DIRECTIONS FOR THIS TASK
Report how many lines in the data below contain the word "life". Give only the number.

## begin

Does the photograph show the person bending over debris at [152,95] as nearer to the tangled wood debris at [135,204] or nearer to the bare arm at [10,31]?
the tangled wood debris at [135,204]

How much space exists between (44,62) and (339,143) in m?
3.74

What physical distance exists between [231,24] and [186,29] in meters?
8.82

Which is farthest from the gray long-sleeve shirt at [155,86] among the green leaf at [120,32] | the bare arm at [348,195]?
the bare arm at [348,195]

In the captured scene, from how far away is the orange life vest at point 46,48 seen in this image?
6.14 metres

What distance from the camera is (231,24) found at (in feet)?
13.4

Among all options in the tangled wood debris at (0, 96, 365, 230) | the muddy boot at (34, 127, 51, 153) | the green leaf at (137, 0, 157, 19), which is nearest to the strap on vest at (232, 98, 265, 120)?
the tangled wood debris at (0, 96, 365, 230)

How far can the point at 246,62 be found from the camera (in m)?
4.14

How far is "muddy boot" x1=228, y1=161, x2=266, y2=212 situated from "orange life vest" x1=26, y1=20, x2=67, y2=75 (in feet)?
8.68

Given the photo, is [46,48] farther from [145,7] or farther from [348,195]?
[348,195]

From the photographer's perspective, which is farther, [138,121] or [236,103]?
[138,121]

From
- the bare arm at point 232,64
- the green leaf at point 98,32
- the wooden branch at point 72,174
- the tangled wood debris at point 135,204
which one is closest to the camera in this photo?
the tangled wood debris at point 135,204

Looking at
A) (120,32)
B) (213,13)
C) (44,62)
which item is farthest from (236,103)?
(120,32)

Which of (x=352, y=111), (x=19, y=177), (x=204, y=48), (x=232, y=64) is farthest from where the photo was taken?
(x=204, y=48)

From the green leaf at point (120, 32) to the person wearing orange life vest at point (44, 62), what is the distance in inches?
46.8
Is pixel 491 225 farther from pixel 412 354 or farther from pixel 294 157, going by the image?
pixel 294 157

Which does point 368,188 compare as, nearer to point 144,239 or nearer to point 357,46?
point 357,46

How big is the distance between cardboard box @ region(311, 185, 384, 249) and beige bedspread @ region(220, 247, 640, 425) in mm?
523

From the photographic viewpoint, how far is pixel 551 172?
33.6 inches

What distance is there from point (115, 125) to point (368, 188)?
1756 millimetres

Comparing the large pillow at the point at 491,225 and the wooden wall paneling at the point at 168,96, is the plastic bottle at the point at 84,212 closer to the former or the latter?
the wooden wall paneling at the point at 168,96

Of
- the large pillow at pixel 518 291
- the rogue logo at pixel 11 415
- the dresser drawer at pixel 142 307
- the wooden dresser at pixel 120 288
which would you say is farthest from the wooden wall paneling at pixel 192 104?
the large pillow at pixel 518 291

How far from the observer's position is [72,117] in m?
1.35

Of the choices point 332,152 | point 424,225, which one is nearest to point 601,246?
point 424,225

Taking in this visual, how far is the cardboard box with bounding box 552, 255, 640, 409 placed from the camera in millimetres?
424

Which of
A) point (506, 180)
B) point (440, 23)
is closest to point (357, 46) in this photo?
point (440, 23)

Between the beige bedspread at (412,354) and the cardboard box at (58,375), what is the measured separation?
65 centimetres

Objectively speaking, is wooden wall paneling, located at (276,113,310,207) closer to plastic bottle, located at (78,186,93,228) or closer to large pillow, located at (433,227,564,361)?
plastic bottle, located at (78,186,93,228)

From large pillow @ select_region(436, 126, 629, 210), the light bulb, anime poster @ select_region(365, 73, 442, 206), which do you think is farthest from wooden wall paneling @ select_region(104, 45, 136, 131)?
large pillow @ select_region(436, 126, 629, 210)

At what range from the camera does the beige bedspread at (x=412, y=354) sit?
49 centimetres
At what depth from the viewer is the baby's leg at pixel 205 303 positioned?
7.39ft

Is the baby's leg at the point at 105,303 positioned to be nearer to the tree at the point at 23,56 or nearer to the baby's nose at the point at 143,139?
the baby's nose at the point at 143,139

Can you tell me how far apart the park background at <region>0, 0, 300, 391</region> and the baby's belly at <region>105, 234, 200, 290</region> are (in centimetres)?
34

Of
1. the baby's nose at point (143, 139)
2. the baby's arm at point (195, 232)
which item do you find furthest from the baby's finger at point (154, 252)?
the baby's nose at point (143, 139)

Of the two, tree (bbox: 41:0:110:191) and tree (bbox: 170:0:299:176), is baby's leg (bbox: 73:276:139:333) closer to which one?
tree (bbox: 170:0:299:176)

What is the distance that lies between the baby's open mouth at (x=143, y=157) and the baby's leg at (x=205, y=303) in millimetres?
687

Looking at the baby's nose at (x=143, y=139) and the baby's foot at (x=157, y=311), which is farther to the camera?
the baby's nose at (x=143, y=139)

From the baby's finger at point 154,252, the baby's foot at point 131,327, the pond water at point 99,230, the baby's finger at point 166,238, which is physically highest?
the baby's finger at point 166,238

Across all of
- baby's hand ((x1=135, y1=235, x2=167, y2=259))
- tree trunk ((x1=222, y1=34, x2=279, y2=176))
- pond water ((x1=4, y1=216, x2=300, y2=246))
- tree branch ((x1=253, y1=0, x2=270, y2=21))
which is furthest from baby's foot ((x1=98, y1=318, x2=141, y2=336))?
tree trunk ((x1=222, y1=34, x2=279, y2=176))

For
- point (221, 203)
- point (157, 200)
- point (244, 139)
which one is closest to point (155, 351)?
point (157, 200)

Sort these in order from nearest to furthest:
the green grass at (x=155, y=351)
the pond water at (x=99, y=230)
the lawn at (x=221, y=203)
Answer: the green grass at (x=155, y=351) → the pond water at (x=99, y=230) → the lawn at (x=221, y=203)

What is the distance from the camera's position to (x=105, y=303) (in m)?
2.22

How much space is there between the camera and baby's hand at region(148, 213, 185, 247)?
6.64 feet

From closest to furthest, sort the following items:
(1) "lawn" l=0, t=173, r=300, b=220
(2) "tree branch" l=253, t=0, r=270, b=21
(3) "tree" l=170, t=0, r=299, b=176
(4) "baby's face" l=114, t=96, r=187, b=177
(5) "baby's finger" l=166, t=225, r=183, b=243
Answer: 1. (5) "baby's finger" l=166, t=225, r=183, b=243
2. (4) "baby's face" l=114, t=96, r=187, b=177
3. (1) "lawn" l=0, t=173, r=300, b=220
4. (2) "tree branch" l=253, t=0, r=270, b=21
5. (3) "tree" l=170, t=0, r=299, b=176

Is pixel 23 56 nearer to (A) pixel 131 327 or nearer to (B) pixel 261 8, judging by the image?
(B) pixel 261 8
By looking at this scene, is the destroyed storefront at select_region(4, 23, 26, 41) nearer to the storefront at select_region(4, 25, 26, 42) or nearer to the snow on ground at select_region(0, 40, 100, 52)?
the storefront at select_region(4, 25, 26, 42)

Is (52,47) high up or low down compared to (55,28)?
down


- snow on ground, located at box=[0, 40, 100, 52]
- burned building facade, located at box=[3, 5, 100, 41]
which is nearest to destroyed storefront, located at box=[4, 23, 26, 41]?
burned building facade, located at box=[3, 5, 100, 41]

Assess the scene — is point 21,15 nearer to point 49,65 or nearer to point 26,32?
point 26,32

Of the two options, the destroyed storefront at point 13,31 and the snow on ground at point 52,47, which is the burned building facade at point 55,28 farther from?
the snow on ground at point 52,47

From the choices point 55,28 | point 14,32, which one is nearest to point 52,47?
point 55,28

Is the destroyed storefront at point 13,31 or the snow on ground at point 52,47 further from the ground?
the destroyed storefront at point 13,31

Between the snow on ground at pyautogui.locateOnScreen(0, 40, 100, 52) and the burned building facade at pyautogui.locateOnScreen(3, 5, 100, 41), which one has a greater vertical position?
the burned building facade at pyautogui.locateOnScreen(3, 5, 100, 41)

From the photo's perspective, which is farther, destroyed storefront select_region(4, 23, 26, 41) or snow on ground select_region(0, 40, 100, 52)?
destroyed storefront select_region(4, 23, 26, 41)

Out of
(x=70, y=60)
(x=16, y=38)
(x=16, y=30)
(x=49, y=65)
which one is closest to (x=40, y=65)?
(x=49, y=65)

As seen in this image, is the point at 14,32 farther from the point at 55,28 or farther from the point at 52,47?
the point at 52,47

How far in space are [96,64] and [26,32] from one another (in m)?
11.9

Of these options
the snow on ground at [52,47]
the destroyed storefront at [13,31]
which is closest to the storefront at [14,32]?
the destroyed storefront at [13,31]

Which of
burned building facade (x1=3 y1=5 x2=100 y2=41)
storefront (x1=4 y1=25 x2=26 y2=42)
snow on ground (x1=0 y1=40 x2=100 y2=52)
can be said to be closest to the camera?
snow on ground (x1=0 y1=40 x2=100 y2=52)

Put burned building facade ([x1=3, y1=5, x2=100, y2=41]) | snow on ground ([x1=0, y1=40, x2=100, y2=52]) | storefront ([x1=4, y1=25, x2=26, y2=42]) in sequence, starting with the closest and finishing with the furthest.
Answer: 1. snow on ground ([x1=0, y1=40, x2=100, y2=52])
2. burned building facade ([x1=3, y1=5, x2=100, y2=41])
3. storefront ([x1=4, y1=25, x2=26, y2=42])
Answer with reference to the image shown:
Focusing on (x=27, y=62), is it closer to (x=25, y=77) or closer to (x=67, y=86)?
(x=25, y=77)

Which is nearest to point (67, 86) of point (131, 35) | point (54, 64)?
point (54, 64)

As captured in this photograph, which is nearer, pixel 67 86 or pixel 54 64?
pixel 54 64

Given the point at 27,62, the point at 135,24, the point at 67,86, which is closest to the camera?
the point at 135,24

## end

SOLUTION FOR THIS PROBLEM
3